Cela fait, je mis de côté ce que je pensais utile ou nécessaire pour une marche de trois jours, à savoir: nos couvertures, deux manteaux de gutta-percha pour l'orage, et devant servir de tente au besoin, une boule de posole que la vieille Indienne m'apporta, deux livres de jambon cru qui m'était resté de mes provisions avariées, des balles, de la poudre, ma hache et divers ustensiles, etc., le tout devant former deux fardeaux, l'un pour Carlos et l'autre pour moi.
J'avais pris la charge la plus lourde, cinquante livres environ, car je m'étais habitué depuis trois jours à n'être que le serviteur de mon domestique, et longtemps encore je devais continuer ce joli rôle.
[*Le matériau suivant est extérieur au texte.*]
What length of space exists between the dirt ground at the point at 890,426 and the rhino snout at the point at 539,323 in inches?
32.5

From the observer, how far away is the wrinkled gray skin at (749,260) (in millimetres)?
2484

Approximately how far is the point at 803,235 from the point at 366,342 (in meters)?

Ces apprêts terminés, je hissai le tout sur mes épaules, comme un sac de soldat, au moyen de bandes d'écorce, et dans cet attirail à la Robinson qui devait être du plus haut comique s'il n'avait été des plus lamentables, j'enfilai, guidé par le vieux, le sentier de Tumbala. À la lisière de la forêt, l'Indien me montra le petit chemin s'enfonçant dans le bois, eut l'air de me souhaiter un bon voyage, et nous laissa seuls.
J'ignore si ses compatriotes du village avaient dessein de m'attaquer en route, en tout cas j'étais bien décidé à brûler la cervelle au premier qui se présenterait. J'avais huit coups à tirer, ce qui constituait une force respectable.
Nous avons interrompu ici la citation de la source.